Rodolphe Cobetto-Caravanes :
Moi aussi ! J’avais tourné les images du Bord intime
des foules en 1996, en Angleterre, mais il a été beaucoup
remonté depuis. Au dernier remontage, sur une idée de celle
qui n’était pas encore ma femme, j’ai viré tous les plans
où il y avait l’acteur. J’ai rajouté une musique au violoncelle
que je voulais retravailler, sampler, mais qui marchait
déjà tellement bien que je l’ai laissé telle quelle. Je
l’ai projeté à une séance Braquage, et les gens sont venus
me voir à la fin de la projection, comme éblouis. Et depuis,
j’y suis très attaché.
C’est un film sur la solitude, sur ce qui se passe quand
tu rentres chez toi et que personne ne t’attend. Il a la
durée d’une chanson, d’une chanson triste. On se retrouve
souvent dans les chansons tristes, on est bien dedans, c’est
une valeur refuge. J’aime beaucoup la musique de Palace,
très neurasthénique, ou « Nebraska » de Bruce
Springsteen, « Toutes les filles sont parties »
de Daniel Darc…
Un de mes films a manqué de s’appeler « Rifugio ».

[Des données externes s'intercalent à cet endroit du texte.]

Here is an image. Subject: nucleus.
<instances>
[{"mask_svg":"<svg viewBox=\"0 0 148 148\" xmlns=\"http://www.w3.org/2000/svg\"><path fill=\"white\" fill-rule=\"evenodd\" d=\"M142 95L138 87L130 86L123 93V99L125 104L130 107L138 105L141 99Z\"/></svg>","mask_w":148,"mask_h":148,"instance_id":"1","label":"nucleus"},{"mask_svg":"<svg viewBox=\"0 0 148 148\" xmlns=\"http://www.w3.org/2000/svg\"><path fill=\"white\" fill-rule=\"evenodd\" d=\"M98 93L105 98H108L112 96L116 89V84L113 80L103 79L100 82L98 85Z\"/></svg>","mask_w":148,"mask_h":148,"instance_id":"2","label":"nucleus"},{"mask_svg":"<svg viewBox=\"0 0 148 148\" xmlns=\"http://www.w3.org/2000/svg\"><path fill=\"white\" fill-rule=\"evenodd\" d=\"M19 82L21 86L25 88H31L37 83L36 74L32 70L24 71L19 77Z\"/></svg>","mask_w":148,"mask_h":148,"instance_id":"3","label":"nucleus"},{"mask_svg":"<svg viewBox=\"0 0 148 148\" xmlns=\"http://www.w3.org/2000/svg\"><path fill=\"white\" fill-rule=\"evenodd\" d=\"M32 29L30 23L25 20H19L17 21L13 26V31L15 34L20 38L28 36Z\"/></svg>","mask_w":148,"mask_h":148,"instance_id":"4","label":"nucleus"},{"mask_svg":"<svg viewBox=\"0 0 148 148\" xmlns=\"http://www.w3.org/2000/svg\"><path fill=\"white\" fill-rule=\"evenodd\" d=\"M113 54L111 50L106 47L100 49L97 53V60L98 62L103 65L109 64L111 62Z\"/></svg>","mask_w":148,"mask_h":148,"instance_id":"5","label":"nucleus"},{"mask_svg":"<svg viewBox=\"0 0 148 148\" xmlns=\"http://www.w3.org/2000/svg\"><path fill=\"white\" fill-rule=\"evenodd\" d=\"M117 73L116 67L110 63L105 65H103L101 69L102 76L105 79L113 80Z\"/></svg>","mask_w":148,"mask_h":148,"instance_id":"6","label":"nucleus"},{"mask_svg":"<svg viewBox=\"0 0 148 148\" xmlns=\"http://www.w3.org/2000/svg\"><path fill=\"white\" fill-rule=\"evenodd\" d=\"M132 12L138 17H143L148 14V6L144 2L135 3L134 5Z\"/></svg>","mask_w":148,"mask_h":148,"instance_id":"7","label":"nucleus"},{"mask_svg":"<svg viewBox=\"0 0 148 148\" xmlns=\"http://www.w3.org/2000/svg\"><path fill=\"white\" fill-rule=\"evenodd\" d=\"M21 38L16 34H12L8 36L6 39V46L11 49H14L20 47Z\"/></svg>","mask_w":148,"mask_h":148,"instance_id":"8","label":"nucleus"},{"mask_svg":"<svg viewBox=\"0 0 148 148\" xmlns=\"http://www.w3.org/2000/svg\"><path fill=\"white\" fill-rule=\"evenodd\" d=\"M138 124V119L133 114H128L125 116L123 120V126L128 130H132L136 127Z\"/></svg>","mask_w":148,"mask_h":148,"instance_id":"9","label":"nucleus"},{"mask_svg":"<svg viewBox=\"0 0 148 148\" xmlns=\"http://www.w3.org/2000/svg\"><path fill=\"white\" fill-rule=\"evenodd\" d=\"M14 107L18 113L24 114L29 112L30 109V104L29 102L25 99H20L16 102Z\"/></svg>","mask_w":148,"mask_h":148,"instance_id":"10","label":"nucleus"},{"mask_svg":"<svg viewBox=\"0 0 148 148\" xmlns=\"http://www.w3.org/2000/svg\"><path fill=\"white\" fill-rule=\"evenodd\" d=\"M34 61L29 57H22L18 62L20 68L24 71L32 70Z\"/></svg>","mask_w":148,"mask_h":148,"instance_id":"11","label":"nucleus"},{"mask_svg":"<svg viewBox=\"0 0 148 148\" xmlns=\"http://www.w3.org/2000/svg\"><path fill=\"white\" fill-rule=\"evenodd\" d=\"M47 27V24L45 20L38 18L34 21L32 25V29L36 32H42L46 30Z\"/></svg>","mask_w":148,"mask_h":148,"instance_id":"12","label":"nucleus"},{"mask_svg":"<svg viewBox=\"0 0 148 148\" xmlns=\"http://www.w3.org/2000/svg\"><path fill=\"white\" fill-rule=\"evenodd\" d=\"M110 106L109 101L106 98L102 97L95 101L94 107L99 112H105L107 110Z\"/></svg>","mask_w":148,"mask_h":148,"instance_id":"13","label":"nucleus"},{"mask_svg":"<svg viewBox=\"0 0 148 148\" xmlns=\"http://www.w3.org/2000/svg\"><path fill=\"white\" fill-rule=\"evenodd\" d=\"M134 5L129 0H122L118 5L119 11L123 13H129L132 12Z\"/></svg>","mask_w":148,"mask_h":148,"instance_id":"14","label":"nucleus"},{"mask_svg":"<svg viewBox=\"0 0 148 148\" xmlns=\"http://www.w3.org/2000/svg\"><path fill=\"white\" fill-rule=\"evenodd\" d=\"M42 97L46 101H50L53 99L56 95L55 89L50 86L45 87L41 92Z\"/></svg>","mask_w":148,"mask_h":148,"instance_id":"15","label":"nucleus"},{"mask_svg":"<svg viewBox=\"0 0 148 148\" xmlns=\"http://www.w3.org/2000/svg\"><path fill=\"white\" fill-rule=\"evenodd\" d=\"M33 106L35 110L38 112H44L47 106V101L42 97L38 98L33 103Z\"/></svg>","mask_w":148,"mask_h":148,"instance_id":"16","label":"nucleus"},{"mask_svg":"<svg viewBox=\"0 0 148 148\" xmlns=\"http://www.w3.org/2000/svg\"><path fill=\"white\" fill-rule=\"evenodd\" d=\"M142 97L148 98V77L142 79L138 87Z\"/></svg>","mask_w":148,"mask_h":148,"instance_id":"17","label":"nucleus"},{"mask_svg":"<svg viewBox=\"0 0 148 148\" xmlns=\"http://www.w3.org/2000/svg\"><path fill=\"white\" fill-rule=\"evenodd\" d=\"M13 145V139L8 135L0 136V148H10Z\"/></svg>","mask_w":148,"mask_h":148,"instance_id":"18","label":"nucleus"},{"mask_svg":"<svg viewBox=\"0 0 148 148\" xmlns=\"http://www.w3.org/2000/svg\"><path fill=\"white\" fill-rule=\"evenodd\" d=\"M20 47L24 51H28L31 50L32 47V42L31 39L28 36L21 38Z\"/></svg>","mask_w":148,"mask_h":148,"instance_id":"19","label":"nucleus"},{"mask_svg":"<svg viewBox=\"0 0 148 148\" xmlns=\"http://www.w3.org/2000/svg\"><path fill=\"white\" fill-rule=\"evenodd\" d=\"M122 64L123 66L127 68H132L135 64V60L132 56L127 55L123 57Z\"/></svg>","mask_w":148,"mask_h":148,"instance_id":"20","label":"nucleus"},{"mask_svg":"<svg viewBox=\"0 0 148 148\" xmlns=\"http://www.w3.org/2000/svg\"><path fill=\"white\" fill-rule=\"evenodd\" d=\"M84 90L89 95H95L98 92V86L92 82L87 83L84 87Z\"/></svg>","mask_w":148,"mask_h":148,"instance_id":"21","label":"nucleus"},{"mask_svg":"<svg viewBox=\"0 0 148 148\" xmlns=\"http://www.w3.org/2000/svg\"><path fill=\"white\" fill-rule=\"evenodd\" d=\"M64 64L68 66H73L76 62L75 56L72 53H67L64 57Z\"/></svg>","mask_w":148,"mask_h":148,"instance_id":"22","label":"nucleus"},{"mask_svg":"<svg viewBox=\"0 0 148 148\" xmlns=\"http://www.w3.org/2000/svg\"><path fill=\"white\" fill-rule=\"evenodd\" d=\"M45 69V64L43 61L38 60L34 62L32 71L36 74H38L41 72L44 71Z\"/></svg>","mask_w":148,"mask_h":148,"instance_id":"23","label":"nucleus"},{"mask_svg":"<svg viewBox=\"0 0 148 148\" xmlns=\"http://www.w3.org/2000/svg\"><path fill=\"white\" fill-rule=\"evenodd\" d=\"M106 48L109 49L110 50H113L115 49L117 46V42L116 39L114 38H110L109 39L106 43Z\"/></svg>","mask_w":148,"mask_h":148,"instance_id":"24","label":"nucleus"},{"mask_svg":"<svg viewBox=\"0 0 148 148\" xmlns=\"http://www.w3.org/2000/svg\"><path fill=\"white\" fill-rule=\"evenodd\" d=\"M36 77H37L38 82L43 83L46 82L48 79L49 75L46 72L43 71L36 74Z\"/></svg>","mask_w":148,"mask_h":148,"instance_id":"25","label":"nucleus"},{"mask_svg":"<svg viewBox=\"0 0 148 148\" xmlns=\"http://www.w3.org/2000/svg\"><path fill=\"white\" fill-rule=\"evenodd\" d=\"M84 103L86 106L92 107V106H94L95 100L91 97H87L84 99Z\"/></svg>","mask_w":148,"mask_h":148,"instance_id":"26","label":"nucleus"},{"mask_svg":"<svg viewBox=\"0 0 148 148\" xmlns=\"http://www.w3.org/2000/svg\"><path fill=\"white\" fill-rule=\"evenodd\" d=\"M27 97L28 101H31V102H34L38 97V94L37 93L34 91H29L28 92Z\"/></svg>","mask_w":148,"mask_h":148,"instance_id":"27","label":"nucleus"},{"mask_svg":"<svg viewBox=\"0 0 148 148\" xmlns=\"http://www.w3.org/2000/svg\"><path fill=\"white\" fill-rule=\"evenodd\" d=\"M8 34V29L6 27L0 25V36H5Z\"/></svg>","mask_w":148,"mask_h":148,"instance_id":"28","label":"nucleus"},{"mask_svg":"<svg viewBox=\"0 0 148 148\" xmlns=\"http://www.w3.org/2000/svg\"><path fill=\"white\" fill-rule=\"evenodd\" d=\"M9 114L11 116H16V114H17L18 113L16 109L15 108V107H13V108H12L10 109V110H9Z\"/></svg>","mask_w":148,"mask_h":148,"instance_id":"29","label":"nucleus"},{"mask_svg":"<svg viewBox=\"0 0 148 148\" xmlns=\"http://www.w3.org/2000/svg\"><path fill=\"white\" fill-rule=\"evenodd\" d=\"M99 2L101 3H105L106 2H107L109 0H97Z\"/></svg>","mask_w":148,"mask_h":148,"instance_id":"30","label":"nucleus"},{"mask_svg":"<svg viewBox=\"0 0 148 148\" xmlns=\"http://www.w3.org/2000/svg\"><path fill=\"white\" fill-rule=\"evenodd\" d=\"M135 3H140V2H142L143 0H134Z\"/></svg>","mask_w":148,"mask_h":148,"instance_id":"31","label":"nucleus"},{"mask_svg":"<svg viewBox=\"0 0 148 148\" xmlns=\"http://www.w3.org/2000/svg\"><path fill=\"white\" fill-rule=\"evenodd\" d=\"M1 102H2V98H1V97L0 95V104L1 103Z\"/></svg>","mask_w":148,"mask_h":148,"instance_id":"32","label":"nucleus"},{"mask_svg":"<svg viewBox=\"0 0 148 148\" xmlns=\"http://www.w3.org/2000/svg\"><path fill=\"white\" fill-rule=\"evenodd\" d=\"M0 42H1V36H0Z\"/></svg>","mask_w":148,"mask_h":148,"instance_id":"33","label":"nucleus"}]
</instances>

C’était une performance. Le film passait, et je racontais
une histoire en live, façon stand up comedy. C’était l’histoire
de mon père, sur un ton comique donc, alors que c’était
très triste. La première fois que je l’ai fait, c’était
devant Les Petits Films, et j’ai senti que j’avais provoqué
des sentiments très forts, ce que je n’imaginais pas au
départ. Cette performance s’appellait Destrugere
(Détruire en italien).
J’essaye de faire quelques choses
avec Le Bord intime des foules, j’aimerais qu’il
ait une vie comme Twentuno, mais financièrement ce
n’est pas le même cas de figure. Twentuno a eu une histoire incroyable : Je l’ai
présenté au Thecif qui m’a subventionné, j’ai été suivi
par une maison de production, le labo a tiré trois copies
au lieu de deux, le RADI (à la maison du film court) l’a
pris, a tiré dix copies pour pouvoir le passer dans tous
les cinémas Art et Essai de France. Mais ce n’est pas le
cas pour Le Bord intime des foules.
Entre temps j’ai fait Ajar (film de found-footage
à partir d’un film porno) spécialement pour l’ouverture
d’une séance Braquage qui s’intitulait « Les Feux de
l’amour ». Au début, je l’ai fait en dilettante, il
ne devait être montré que là, une seule fois. Finalement,
je me suis pris au jeu et je l’ai travaillé à fond. Les
gens ont aussi beaucoup aimé. Je l’ai aussi passé à la FEMIS
(!) et il a bien marché. Depuis Les Petits Films, j’ai en
attente pas mal de films commencés, mais pas finis, auxquels
je tiens. J’en ai aussi détruit ou donné beaucoup.